After almost twenty two years, the wait is finally over. Rumour had been rife since 2007 that the release of a new My Bloody Valentine album was imminent. Since then, the band have played a number of live shows, released re-mastered versions of their back catalogue, and fuelled speculation that the follow up to their landmark Loveless album was on the way. Loveless remains arguably the most influential independent album of the last 20 years - it is difficult to quantify the impact and influence this one album had on the alternative music scene. Its release spawned a host of imitators and it is still regularly cited by music critics as one of the greatest albums of all time.
And so at 11.58pm on the 2nd February 2013, the much anticipated mbv was released through the bands website with little or no fanfare. Was it worth the wait? Unquestionably, yes - mbv successfully reclaims their oft imitated sound as their own while offering a tantalising glimpse of a new and pioneering direction for the band. It is a reminder that nobody has ever really got close to successfully imitating the glorious noise they made and as such, is defiantly and uniquely a My Bloody Valentine album, closed off from all influences during the time they were away.
The opening trio of songs maintain a direct lineage to the Loveless era -so we get the familiar blurred and woozy strum of distorted guitars, the vaguely narcotic, dreamy vocals buried deep in the mix and the deceptively beautiful melodies submerged beneath hazy washes of the sweetest noise.
The heady swoon of 'only tomorrow' stands out as an early highlight, parachuting the listener right back to 1991 when My Bloody Valentine were in their pomp; 'who sees you ' continues in the same vein, reassuringly familiar, like the band have never really been away.
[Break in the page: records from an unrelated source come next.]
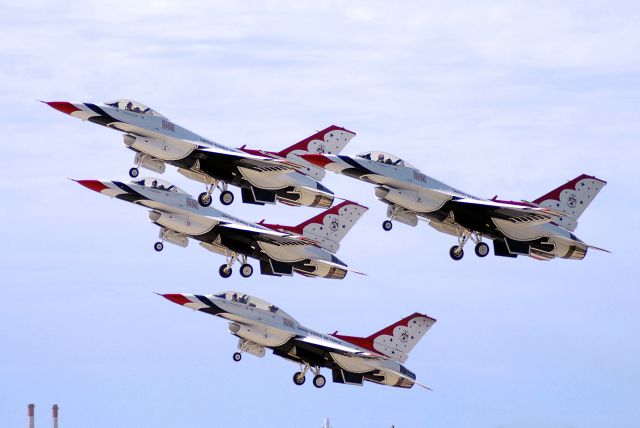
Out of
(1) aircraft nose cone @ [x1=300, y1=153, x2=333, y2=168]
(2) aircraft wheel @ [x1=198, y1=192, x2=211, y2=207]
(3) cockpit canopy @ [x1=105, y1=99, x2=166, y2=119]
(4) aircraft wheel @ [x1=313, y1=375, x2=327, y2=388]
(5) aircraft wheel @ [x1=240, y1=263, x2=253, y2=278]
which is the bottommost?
(4) aircraft wheel @ [x1=313, y1=375, x2=327, y2=388]

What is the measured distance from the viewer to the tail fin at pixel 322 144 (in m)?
84.0

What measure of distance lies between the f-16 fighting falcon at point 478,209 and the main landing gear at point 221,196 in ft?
17.8

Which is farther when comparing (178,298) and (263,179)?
(178,298)

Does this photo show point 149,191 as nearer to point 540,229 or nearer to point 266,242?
point 266,242

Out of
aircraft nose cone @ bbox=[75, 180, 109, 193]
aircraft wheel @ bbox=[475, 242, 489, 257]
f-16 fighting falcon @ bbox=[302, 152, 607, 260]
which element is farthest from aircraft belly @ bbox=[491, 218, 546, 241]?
aircraft nose cone @ bbox=[75, 180, 109, 193]

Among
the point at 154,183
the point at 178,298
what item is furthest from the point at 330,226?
the point at 154,183

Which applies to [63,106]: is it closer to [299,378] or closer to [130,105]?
[130,105]

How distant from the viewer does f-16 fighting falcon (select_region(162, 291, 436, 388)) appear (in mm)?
81875

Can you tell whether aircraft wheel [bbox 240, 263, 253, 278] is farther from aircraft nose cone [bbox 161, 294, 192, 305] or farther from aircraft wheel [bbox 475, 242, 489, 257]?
aircraft wheel [bbox 475, 242, 489, 257]

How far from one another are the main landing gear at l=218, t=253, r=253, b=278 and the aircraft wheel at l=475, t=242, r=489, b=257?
35.2 ft

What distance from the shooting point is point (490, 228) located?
77.6 meters

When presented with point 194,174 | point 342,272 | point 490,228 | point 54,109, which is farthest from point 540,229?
point 54,109

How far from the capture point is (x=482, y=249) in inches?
3110

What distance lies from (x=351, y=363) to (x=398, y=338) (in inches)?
130
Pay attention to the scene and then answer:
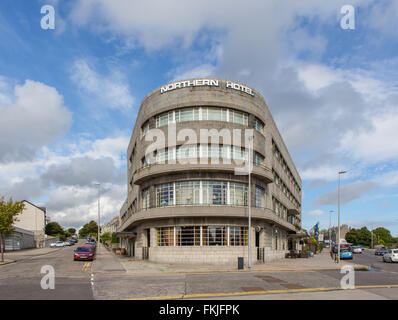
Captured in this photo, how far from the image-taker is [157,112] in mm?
36125

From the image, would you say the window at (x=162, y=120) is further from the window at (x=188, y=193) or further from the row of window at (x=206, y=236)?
the row of window at (x=206, y=236)

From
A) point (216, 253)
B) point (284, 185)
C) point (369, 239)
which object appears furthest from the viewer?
point (369, 239)

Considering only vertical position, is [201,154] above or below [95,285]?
above

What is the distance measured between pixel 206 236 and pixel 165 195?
220 inches

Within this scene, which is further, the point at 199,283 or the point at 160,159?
the point at 160,159

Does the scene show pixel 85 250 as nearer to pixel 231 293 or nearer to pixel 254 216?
pixel 254 216

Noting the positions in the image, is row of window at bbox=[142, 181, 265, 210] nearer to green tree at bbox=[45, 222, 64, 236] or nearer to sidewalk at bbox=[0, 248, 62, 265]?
sidewalk at bbox=[0, 248, 62, 265]

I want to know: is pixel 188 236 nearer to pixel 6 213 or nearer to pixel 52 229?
pixel 6 213

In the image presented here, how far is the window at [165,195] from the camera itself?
33.5 metres

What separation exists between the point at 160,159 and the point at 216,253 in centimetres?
1056

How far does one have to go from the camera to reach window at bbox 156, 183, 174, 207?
3353cm

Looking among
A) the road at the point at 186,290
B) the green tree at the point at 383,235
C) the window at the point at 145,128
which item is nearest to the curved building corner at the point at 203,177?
the window at the point at 145,128

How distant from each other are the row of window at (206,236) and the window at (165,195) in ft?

Tracks four to seven mark a slight shift in emphasis, stopping off in a halfway house between the old and potentially new incarnation of MBV.
But it is the final three tracks of this album that will provoke the most discussion among fans as they undoubtedly herald a potentially new and perplexingly different direction for a band that have never been afraid to push the boundaries. 'nothing is' is a punishing three and a half minutes of a repeated, bludgeoning riff and closing track 'wonder 2' is sonically bewildering -a skittish beat underpins a song that hurtles along at a frenetic pace sounding for all the world like it was recorded in a wind tunnel.
mbv was never likely to recapture shock and awe that Loveless delivered some twenty two years ago but in many ways it exceeds what we could reasonably expect after such a protracted absence. It is challenging, daring and displays no signs that the intervening years have blunted the bands creative edge - in short, it is defiantly MBV to its very core.